## Task details
Retype exactly the lines from the line with "Starting from farthest" to the end of the data, keeping both boundary lines.
⟨
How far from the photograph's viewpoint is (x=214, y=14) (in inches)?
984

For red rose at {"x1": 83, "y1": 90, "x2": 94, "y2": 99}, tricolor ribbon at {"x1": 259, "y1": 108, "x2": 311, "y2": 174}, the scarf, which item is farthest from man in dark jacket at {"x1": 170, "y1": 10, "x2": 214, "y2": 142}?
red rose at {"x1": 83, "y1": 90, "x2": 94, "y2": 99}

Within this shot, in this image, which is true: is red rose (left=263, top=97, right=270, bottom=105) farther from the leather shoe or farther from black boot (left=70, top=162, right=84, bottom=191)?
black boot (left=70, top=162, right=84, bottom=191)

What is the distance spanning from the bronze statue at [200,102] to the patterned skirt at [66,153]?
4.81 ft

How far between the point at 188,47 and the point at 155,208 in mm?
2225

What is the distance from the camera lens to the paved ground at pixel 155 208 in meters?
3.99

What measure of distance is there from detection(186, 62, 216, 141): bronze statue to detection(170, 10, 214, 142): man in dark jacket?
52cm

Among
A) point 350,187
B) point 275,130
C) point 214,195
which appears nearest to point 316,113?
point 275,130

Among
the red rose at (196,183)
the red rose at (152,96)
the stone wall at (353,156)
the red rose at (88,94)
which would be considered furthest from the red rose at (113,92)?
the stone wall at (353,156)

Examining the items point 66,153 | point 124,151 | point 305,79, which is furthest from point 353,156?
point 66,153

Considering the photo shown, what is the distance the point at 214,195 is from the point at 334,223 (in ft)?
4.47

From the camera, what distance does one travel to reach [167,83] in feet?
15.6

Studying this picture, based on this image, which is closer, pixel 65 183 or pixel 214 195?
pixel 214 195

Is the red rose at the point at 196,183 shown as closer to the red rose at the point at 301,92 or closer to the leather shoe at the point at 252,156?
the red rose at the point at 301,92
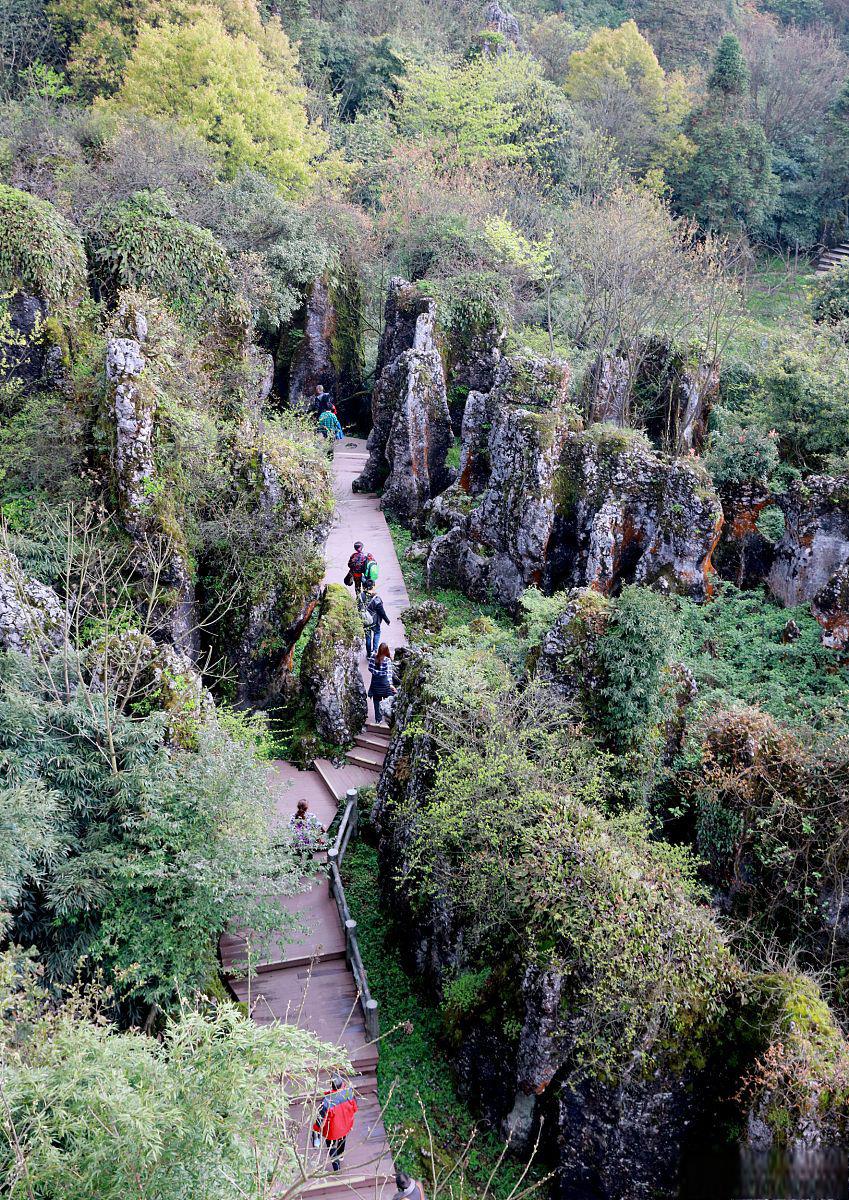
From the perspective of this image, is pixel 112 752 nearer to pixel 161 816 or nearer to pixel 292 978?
pixel 161 816

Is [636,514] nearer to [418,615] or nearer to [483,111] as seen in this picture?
[418,615]

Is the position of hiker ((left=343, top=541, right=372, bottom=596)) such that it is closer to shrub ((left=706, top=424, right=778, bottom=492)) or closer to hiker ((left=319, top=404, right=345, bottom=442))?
hiker ((left=319, top=404, right=345, bottom=442))

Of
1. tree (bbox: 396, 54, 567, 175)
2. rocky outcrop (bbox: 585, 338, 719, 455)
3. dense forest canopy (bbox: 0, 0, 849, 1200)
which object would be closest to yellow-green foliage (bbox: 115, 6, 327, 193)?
dense forest canopy (bbox: 0, 0, 849, 1200)

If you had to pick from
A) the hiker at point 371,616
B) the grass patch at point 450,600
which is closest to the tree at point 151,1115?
the hiker at point 371,616

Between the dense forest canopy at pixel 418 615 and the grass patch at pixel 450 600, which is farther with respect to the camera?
the grass patch at pixel 450 600

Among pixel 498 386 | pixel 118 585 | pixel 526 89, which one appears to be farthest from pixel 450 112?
pixel 118 585

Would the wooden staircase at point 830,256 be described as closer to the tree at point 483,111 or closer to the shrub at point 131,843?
the tree at point 483,111
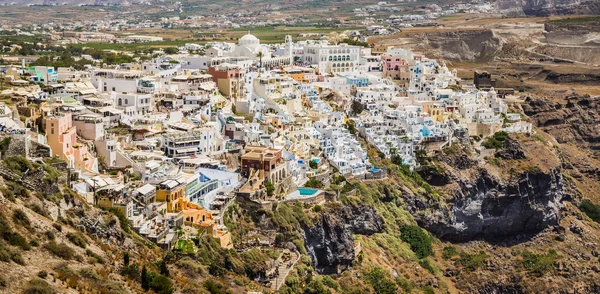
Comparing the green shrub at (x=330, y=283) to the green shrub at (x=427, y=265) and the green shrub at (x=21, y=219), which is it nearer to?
the green shrub at (x=427, y=265)

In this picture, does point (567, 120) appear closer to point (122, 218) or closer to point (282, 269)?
point (282, 269)

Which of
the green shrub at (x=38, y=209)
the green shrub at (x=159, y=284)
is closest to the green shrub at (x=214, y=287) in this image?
the green shrub at (x=159, y=284)

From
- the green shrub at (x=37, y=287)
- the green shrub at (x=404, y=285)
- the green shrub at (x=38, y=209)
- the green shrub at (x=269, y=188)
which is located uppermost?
the green shrub at (x=38, y=209)

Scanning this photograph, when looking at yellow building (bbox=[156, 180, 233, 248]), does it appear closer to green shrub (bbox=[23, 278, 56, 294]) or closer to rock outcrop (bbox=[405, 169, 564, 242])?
green shrub (bbox=[23, 278, 56, 294])

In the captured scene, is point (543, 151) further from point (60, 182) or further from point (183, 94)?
point (60, 182)

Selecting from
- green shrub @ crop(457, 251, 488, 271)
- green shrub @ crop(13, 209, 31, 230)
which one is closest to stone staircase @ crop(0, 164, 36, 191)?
green shrub @ crop(13, 209, 31, 230)

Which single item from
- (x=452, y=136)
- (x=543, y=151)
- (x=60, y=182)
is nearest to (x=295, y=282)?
(x=60, y=182)
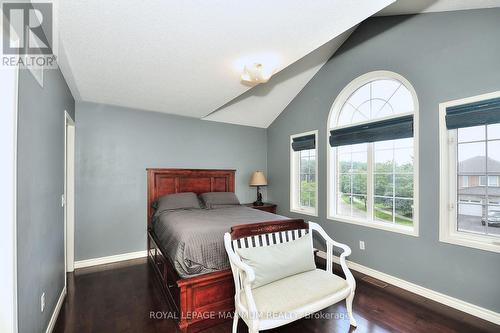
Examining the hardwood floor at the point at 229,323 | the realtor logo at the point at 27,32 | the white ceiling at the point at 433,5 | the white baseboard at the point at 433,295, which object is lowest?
the hardwood floor at the point at 229,323

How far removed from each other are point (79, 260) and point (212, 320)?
2374mm

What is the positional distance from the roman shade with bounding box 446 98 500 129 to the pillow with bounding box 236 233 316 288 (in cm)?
187

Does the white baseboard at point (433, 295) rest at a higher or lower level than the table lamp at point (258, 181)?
lower

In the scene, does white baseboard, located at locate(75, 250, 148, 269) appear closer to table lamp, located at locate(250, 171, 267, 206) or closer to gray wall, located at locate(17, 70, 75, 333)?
gray wall, located at locate(17, 70, 75, 333)

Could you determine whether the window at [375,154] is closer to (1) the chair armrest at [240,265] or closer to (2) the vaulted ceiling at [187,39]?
(2) the vaulted ceiling at [187,39]

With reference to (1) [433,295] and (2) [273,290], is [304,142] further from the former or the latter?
(2) [273,290]

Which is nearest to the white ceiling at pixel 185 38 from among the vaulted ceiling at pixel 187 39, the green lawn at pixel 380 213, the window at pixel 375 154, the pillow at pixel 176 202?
the vaulted ceiling at pixel 187 39

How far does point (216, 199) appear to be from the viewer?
12.9 ft

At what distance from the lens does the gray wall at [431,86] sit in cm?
209

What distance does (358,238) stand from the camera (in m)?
3.08

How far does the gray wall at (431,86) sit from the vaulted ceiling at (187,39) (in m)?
0.23

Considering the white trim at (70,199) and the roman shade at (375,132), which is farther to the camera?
the white trim at (70,199)

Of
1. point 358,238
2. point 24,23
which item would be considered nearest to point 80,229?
point 24,23

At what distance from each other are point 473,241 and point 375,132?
4.82 feet
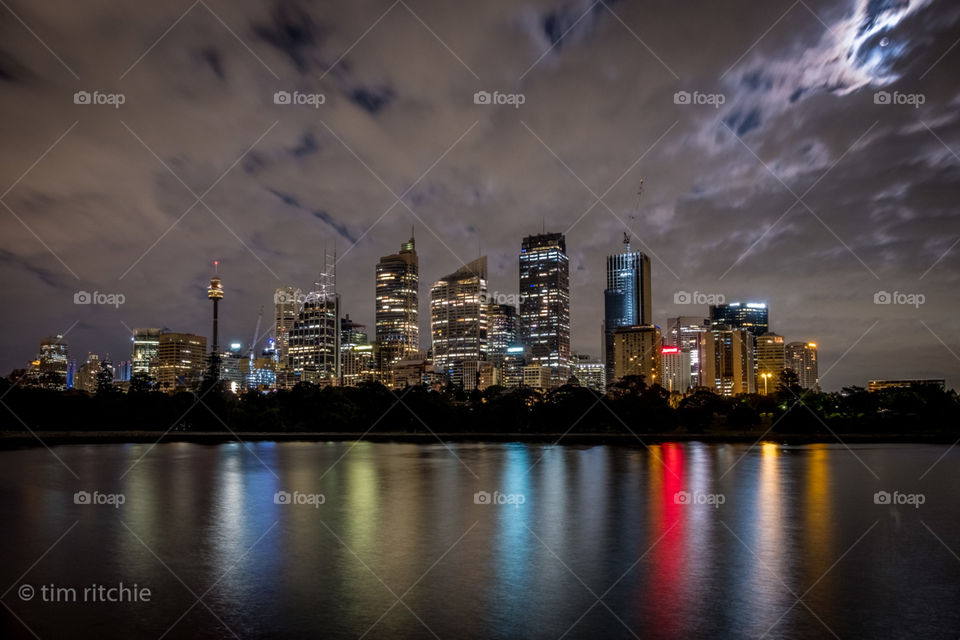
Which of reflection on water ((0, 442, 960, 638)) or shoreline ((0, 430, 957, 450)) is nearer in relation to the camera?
reflection on water ((0, 442, 960, 638))

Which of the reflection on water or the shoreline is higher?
the reflection on water

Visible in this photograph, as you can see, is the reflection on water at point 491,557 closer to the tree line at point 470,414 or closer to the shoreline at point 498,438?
the shoreline at point 498,438

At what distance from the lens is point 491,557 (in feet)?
62.5

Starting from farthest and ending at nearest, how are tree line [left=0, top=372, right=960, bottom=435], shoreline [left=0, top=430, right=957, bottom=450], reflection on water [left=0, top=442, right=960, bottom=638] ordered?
tree line [left=0, top=372, right=960, bottom=435]
shoreline [left=0, top=430, right=957, bottom=450]
reflection on water [left=0, top=442, right=960, bottom=638]

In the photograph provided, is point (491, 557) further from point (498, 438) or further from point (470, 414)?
point (470, 414)

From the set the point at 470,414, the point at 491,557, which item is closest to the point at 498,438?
the point at 470,414

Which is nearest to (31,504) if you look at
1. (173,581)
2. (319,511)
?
(319,511)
⟩
## Expected output
Starting from farthest and ending at nearest, how are tree line [left=0, top=372, right=960, bottom=435], shoreline [left=0, top=430, right=957, bottom=450], reflection on water [left=0, top=442, right=960, bottom=638] ordered?
tree line [left=0, top=372, right=960, bottom=435]
shoreline [left=0, top=430, right=957, bottom=450]
reflection on water [left=0, top=442, right=960, bottom=638]

In the photograph provided, is point (491, 557) further from point (498, 438) or further from point (470, 414)?
point (470, 414)

From the set the point at 470,414, the point at 491,557, which item is closest to the point at 498,438?
the point at 470,414

Which is nearest to (31,504) if you look at
1. (173,581)
2. (319,511)
?
(319,511)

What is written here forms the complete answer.